Getoonde tekst:
● ● ●

#  > STAGE & RIGGING FORA >  > STAGING FORUM - ONDERWERPEN & FOTOS >  >  Podium vloerputten?

## sdboer

Ik ben op zoek naar een goede manier om aansluitingen, WCD's, xlr-stage-multiblokken en speakon netjes in een vaststaand podium te verwerken.

Zelf dacht ik aan een aantal vloerputten op het podium met onder het podium een aantal stalen kabelgoten. Weet iemand waar je dit soort vloerpuuten kan krijgen?

Of is er een betere manier om bekabeling netjes te verwerken (dus niet over het podium heen)

----------


## moderator

Enne, dan snij je ff een vierkantje uit de balletvloer wanneer die erop ligt? of werken jullie altijd zonder?

----------


## sdboer

Nee het is geen ballet vloer. 
Maar je ziet wel eens van die deksels in vloeren, waaronder je aansluitingen zitten. Die deksels liggen mooi verzonken tov de vloerbedekking.

----------


## showband

die dingen hebben nadelen:

1) elke lompe boer die met een flightcase over het toneel gaat rijdt de boel erg stuk als er een steker inzit

2) Die deksels zijn metaal EN geaard. Als jij iets audio-achtigs (bv een flightcase met audioapparatuur) met zijn metalen frame er opzet. Dan kun je mega onvindbare aardlussen krijgen in je systeem. (en ja, ive been there and bought the T-shirt!  :Mad: )

3) de plek waar ze zitten is altijd NET niet goed.

4) er valt nog wel eens op het toneel een biertje / colatje om van een muzikant. Gaten met 230V in de grond hebben de neiging dat niet leuk te vinden. De afdichting van die dingen is aan slijtage onderhevig.

● ● ●

Aangeleverd materiaal:
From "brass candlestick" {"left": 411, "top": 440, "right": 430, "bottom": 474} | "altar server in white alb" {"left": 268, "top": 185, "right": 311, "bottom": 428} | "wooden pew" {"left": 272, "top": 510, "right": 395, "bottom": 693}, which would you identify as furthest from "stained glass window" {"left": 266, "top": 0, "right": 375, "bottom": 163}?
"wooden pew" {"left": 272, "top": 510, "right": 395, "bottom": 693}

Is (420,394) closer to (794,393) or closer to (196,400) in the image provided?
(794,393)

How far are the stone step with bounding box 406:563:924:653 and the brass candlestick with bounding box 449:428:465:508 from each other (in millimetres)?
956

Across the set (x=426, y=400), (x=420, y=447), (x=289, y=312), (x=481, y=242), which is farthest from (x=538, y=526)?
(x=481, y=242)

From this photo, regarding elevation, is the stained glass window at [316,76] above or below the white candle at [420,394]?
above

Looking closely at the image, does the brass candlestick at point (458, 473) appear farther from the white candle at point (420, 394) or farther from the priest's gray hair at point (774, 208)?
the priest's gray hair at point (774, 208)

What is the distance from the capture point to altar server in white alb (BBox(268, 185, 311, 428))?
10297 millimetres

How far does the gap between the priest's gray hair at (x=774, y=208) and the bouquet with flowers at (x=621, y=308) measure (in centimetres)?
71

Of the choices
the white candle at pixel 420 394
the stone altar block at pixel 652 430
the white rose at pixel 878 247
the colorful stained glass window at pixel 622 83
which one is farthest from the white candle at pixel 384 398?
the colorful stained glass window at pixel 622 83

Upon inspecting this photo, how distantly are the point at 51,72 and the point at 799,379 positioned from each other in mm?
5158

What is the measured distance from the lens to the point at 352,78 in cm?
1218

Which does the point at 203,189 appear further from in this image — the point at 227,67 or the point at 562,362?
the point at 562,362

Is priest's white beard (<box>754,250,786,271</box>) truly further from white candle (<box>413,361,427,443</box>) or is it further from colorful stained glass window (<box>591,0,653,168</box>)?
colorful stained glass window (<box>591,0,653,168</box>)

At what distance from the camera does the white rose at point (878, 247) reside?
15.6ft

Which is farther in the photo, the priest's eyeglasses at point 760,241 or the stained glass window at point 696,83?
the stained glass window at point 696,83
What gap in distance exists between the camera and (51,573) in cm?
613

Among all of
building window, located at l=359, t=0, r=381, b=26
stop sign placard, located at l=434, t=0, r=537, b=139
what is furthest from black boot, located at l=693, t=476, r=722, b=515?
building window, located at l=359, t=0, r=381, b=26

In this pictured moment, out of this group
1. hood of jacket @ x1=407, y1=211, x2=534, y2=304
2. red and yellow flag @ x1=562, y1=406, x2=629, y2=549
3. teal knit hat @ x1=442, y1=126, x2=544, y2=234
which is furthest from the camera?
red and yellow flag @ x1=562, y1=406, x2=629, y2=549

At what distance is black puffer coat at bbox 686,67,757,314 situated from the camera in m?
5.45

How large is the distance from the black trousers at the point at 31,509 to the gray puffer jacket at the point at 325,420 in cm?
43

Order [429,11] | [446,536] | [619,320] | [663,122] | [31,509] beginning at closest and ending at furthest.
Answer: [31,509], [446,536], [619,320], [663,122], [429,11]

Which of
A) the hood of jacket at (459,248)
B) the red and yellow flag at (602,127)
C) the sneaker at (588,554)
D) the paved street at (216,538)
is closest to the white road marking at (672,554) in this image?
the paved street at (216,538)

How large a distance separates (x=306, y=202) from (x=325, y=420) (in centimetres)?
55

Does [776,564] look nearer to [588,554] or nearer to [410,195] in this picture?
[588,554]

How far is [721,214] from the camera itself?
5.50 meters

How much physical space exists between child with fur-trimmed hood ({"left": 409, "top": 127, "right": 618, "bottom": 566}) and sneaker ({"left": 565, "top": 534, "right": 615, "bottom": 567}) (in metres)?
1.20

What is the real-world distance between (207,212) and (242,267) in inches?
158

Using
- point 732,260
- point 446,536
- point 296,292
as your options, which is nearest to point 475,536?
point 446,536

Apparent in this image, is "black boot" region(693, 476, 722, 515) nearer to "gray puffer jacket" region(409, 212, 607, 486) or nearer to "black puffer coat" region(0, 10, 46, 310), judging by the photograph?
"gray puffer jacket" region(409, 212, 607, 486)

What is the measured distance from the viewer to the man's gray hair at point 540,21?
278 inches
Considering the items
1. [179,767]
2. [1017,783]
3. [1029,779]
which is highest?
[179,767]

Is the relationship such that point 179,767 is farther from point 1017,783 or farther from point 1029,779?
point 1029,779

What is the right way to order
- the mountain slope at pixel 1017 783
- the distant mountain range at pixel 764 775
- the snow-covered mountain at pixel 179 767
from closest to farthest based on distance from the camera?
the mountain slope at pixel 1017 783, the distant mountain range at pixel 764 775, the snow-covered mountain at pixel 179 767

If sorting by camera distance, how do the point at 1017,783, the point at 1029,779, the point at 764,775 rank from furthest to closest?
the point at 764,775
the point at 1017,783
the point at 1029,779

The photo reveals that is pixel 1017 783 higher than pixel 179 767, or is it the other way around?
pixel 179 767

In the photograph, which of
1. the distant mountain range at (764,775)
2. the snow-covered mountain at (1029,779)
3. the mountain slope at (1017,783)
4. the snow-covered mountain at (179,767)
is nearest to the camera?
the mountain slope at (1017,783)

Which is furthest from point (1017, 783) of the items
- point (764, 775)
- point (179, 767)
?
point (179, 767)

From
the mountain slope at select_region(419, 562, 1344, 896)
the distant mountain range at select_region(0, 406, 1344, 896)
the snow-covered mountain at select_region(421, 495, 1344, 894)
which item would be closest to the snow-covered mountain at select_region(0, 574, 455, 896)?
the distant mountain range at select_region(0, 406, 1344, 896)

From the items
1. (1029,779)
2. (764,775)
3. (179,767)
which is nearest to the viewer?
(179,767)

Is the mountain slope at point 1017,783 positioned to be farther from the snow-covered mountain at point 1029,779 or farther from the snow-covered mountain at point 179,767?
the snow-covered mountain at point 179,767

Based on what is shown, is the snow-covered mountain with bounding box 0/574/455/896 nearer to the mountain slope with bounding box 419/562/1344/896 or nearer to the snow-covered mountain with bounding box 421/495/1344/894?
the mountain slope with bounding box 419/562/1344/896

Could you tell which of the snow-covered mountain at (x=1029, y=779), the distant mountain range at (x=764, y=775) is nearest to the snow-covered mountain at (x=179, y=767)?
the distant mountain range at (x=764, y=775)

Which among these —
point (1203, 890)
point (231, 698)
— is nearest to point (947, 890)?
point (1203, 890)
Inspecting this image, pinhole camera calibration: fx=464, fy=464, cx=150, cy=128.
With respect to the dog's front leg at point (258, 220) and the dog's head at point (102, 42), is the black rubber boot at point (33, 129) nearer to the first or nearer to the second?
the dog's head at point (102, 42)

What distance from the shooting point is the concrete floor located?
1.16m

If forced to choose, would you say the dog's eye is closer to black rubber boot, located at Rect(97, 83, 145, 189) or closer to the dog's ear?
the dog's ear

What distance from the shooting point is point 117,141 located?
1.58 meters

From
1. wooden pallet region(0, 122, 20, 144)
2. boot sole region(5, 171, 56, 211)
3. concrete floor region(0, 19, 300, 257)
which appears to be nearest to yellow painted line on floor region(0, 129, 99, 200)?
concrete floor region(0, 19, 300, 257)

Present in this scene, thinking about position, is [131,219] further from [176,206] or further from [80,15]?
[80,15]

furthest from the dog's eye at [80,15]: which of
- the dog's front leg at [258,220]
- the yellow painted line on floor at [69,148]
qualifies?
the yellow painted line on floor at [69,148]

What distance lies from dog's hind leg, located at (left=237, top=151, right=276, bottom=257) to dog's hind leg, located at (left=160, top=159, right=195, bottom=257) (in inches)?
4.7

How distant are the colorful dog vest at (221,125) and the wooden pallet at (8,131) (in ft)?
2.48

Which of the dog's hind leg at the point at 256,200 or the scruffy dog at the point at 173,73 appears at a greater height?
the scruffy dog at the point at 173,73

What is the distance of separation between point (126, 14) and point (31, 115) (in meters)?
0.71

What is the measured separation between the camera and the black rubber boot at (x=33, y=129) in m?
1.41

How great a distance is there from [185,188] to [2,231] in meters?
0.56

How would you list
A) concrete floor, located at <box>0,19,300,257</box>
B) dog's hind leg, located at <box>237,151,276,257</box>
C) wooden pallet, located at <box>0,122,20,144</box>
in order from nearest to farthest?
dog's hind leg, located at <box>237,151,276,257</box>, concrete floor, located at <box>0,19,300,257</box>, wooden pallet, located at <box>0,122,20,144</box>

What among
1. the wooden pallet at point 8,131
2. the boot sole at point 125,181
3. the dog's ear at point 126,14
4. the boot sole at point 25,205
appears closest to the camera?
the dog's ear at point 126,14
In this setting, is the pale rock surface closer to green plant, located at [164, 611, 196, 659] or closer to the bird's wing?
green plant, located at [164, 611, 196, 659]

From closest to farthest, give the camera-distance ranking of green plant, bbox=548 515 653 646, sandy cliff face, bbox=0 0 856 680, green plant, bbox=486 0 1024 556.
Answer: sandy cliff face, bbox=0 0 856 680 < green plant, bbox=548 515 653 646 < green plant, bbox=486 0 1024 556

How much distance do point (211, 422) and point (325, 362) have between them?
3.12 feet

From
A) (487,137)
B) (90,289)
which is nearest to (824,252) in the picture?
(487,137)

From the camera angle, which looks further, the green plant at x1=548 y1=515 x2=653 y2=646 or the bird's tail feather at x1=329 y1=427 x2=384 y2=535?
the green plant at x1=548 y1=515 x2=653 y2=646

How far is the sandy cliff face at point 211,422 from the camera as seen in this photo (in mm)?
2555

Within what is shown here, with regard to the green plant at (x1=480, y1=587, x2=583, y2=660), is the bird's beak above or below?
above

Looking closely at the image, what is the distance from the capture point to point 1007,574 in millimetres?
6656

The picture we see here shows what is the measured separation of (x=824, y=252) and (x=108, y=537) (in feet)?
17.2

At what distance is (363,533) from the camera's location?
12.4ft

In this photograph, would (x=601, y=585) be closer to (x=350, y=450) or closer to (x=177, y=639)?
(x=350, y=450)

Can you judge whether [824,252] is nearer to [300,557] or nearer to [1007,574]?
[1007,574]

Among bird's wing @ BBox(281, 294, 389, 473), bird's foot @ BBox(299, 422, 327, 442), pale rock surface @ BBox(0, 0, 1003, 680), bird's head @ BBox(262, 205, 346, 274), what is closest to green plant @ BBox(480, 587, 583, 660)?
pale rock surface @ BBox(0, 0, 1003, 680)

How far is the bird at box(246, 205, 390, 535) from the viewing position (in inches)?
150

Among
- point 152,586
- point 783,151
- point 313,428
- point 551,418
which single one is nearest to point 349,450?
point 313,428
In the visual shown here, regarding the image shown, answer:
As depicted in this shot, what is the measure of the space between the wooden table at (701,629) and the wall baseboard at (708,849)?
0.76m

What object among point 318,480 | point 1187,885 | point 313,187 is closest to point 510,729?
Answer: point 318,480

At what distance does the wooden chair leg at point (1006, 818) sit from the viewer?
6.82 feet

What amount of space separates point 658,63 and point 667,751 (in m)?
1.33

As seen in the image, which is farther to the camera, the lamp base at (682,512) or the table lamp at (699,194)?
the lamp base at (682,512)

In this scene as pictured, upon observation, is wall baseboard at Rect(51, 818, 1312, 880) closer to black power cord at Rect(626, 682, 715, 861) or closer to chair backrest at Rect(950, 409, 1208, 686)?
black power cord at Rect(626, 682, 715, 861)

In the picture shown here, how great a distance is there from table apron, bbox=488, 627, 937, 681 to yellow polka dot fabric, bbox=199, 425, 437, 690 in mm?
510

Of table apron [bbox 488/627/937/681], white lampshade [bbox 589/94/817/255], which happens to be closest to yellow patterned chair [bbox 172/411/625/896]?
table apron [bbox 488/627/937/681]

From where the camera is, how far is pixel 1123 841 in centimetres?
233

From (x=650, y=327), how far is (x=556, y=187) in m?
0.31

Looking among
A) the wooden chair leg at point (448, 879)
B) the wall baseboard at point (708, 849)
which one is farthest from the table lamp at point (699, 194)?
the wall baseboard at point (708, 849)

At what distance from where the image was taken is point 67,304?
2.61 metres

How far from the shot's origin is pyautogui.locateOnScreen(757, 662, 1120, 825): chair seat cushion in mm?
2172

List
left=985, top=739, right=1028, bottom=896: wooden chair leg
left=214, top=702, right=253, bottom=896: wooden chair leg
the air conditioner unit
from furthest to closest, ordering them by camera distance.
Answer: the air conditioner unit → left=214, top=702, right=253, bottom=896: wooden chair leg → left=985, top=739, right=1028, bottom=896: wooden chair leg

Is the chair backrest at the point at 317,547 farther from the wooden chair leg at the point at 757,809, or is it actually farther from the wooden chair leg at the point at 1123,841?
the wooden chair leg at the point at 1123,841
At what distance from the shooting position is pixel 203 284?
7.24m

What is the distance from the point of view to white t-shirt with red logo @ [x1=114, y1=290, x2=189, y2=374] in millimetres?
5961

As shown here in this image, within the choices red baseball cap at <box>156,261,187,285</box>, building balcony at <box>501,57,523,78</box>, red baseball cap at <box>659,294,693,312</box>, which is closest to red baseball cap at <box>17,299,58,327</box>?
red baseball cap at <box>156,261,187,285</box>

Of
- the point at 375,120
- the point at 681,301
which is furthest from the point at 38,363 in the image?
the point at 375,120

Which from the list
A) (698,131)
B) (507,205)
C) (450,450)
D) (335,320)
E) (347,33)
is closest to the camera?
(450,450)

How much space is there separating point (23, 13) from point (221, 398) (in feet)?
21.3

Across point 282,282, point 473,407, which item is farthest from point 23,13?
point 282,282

● ● ●

Uit te voeren:
a. Som in de forumdraad over podiumvloerputten alle nadelen op die showband noemt van vloerdeksels met aansluitingen eronder.
b. Herschrijf in de forumdraad over podiumvloerputten de alinea die begint met „2) Die deksels zijn metaal EN geaard” tot één beknopte zin en behoud de hoofdfeiten.

Antwoorden per taak:
a.
- Als er een steker in zit, rijdt iemand die met een flightcase over het toneel gaat de boel stuk.
- De deksels zijn van metaal en geaard. Zet je er audioapparatuur met een metalen frame op, dan kunnen er moeilijk te vinden aardlussen ontstaan.
- De plek waar ze zitten is altijd net niet goed.
- Een omgevallen biertje of colaatje kan in de gaten met 230V terechtkomen, en de afdichting is aan slijtage onderhevig.

b. De deksels zijn van metaal en geaard, dus als je er audioapparatuur met een metalen frame op zet, zoals een flightcase, kunnen er zeer moeilijk te vinden aardlussen in het systeem ontstaan.